Paul Revere Facts

Paul Revere Facts
Paul Revere was an American Patriot during the American Revolution, as well as an engraver, silversmith, and industrialist. He is most well-known for warning the Lexington Minutemen about the approaching British in 1775. Paul Revere was born on January 1st, 1735 (according to the modern calendar) to Paul Revere (born Apollos Rivoire), a Frenchman and silversmith who had changed his name, and Deborah Hitchborn, the daughter of a shipping wharf owner in Boston. Paul Revere Jr. left school at 13 and apprenticed as a silversmith to his father. When he was 19 Paul Revere Sr. died and young Paul took over the shop.

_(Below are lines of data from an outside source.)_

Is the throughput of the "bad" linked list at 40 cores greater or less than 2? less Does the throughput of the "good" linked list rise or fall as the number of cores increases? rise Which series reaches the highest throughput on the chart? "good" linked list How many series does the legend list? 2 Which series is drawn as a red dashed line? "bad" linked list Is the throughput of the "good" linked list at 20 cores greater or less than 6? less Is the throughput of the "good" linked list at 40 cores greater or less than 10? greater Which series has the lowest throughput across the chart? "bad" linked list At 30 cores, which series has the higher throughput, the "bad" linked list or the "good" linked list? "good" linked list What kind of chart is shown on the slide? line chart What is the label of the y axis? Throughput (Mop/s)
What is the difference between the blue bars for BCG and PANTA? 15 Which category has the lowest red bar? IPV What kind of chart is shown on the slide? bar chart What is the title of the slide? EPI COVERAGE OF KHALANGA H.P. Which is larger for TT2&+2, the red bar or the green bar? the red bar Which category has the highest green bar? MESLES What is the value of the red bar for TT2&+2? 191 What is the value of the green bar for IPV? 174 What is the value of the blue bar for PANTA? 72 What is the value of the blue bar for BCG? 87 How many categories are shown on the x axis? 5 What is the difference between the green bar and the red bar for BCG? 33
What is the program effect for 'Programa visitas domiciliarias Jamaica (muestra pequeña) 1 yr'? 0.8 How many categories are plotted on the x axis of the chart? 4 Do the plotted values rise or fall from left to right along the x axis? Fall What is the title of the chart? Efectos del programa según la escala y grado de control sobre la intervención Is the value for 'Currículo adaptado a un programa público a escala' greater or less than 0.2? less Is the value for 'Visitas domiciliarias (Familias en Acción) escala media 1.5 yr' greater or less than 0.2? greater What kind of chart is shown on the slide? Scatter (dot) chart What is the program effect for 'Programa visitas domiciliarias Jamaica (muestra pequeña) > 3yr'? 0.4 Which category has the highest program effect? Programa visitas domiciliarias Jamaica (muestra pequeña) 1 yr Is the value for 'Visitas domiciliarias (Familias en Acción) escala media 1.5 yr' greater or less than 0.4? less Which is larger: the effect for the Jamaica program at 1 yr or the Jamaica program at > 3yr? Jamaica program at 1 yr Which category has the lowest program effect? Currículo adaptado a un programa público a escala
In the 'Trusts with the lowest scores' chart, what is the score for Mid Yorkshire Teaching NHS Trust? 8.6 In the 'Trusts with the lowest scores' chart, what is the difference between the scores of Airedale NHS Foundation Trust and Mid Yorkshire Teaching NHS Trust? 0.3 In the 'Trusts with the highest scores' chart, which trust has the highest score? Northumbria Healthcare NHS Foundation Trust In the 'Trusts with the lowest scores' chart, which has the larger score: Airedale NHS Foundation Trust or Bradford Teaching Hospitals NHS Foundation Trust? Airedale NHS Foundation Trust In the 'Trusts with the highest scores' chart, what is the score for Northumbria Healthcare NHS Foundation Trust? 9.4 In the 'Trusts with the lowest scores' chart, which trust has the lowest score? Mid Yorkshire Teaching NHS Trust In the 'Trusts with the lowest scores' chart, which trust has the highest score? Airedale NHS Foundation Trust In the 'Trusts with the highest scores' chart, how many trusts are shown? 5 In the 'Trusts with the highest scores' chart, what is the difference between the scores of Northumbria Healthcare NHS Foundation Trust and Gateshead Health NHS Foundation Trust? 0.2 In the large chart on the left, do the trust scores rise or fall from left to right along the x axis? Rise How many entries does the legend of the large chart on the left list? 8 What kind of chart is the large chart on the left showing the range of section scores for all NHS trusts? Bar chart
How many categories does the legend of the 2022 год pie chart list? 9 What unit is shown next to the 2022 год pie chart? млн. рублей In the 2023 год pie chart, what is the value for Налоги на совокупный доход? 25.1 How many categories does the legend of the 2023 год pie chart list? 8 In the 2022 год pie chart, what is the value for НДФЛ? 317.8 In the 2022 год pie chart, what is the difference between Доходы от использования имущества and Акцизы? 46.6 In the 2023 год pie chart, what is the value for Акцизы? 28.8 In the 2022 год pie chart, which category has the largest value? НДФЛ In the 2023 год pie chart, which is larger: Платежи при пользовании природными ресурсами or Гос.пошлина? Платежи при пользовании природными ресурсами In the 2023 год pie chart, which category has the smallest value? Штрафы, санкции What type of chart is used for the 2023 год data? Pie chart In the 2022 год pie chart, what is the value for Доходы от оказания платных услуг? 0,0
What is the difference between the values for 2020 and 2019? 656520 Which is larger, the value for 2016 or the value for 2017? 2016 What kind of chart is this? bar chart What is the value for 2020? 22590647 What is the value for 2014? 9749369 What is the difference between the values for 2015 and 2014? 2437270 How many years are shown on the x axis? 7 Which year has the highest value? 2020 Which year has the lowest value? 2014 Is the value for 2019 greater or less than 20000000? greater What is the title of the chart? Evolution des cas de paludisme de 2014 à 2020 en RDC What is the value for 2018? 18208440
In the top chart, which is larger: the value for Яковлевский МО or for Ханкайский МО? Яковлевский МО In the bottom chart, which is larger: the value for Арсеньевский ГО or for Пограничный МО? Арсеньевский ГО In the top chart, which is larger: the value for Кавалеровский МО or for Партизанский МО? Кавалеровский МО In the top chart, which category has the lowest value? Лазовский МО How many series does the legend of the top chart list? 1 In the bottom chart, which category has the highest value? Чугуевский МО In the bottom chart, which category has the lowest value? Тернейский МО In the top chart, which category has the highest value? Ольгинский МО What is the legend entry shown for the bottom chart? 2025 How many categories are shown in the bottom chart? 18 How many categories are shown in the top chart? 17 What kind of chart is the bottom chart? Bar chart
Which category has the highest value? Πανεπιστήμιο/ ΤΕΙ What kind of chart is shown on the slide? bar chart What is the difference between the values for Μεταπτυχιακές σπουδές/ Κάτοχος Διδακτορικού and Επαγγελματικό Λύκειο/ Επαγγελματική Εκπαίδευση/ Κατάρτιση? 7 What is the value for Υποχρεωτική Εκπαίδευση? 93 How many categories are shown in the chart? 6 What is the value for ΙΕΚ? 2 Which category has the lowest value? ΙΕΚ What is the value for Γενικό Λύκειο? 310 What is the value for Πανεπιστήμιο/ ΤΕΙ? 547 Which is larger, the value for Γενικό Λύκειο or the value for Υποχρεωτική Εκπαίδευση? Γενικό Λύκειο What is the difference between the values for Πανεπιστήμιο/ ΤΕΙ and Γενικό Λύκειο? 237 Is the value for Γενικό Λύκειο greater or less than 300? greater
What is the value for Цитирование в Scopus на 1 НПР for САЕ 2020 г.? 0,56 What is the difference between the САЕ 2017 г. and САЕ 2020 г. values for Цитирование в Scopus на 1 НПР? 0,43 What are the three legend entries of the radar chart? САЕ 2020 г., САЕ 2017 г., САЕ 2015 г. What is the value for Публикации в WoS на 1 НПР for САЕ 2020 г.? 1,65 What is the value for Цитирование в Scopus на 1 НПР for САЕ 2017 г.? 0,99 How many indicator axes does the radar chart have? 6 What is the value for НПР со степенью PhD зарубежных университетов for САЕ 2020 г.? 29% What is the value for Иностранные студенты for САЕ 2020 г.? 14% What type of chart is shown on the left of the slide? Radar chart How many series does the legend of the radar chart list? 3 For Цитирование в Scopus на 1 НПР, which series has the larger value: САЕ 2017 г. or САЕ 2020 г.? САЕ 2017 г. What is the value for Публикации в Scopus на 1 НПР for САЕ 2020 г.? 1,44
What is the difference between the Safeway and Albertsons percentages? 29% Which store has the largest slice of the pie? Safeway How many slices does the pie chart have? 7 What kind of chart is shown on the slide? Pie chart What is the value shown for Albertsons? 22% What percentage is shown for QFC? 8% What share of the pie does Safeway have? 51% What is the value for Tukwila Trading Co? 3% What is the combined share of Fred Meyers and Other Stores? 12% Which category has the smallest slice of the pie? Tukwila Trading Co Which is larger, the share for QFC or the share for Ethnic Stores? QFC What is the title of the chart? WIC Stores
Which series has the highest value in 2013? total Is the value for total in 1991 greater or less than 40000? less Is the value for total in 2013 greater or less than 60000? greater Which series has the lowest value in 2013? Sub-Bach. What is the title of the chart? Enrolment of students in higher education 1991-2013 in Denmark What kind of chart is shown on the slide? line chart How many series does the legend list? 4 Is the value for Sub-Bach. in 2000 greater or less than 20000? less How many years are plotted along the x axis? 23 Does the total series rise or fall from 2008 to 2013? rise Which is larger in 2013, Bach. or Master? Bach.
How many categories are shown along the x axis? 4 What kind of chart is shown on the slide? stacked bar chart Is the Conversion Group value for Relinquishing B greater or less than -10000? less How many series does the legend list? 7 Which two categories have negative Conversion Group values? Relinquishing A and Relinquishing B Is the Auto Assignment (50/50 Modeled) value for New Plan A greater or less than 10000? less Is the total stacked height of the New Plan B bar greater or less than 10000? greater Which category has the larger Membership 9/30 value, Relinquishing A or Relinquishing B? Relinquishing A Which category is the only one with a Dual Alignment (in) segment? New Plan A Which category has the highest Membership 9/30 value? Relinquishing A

He became historically famous in 1775 when he took a ride to warn the Revolutionists about the British approaching.
Interesting Paul Revere Facts:
In 1757 Paul Revere married Sarah Orne. Together they had eight children.
By 1760 Paul Revere was an engraver, a silversmith, master goldsmith, and a dentist. He was affected by the British tax policies that caused problems for many people in Boston, even though he was financially doing well.
Paul Revere supported the opposition to the Sugar Act (1764), the Stamp Act (1765), and the Townshend Acts (1767).
Paul Revere joined the Freemasons and soon developed friendships with other activists as well. These other activists included Dr. Joseph Warren and James Otis.
Paul Revere's wife Sarah Orne died in 1773. Later that year he married Rachel Walker, and had eight children with her as well.
Of the eight children Paul Revere had with Sarah, only six survived. Of the eight children Paul Revere had with Rachel, only five survived.
As the tensions leading up to the Revolutionary War were building Paul Revere worked as a courier to support Boston.
Paul Revere and other protestors of the British taxes dressed as Indians and dumped massive quantities of tea into the Boston Harbor in protest of the British Tea Act. This event on December 16th, 1773, became known as the Boston Tea Party.
On April 18th, 1775, Paul Revere rode his horse to Lexington to warn Samuel Adams and John Hancock that the British were coming. The Battle of Lexington followed, along with the American Revolution.
During the Revolution Paul Revere worked as a gunpowder and canon manufacturer, and printed the first money for the country.
Paul Revere commanded Boston Harbor's Castle William during the Revolution.
Following the war Paul Revere continued to thrive in his business ventures, becoming the first copper rolling mill owner in the United States. He also went on to run a hardware store and a foundry.
Paul Revere died in 1818 at the age of 83, in Boston. He had a total of 51 grandchildren.
Paul Revere was distantly related to Abraham Lincoln by marriage.
Henry W. Longfellow wrote a poem about Paul Revere's ride to warn the Revolutionary Army about the advancing British. It was titled "Paul Revere's Ride". The poem was purposefully written to be inaccurate.
In Massachusetts there are parts of Paul Revere's famous route now marked by signs that read "Revere's Ride".